START ENTRIES SHOWN

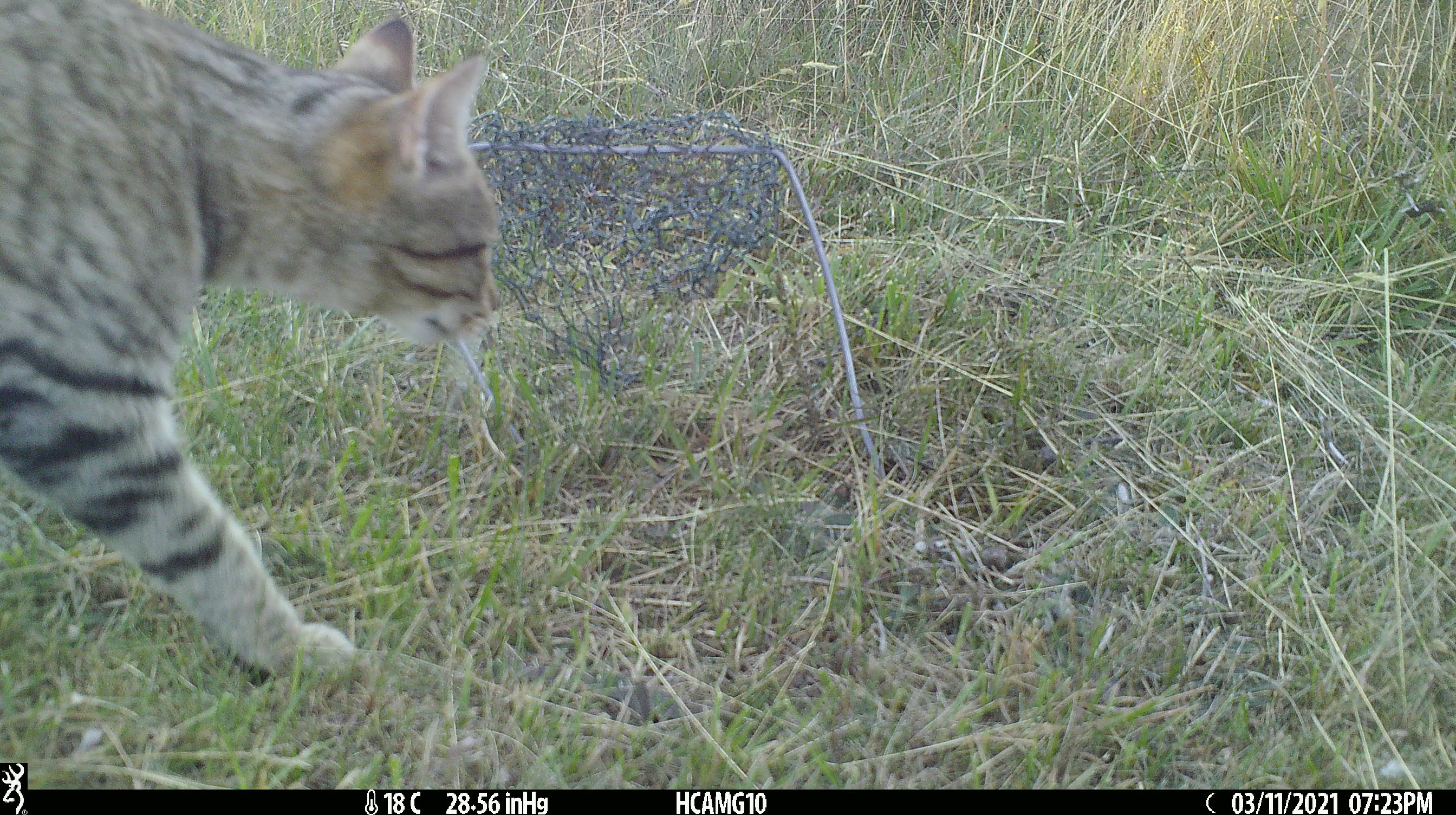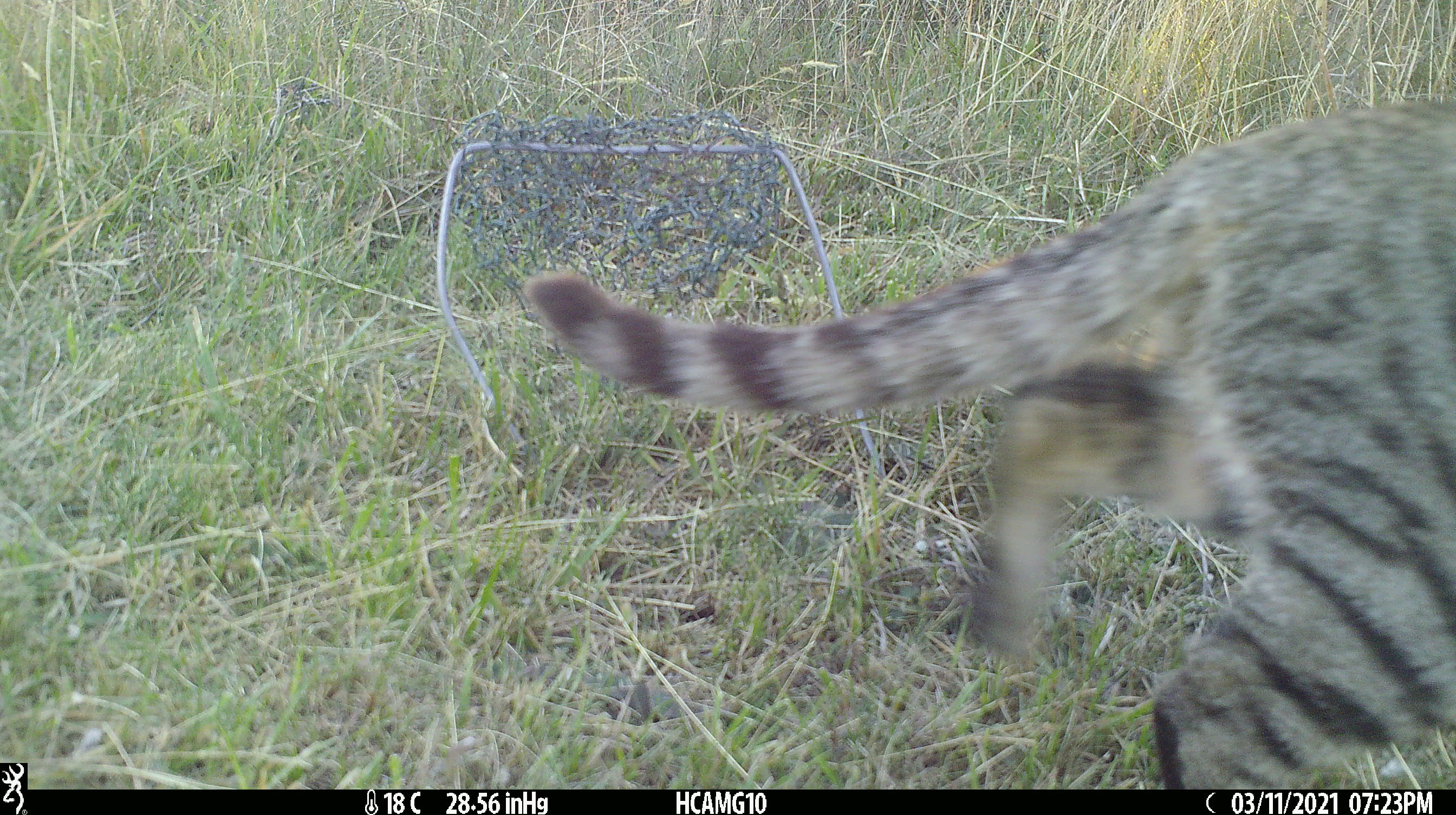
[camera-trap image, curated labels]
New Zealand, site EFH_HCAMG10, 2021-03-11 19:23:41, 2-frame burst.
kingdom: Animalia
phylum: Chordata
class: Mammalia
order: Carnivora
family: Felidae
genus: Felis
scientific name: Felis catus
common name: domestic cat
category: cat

END ENTRIES SHOWN

**EXERCISE**
Retype only the lines running from the line with "kingdom: Animalia" to the end of the listing, including both of those lines.

**YOUR SOLUTION**
kingdom: Animalia
phylum: Chordata
class: Mammalia
order: Carnivora
family: Felidae
genus: Felis
scientific name: Felis catus
common name: domestic cat
category: cat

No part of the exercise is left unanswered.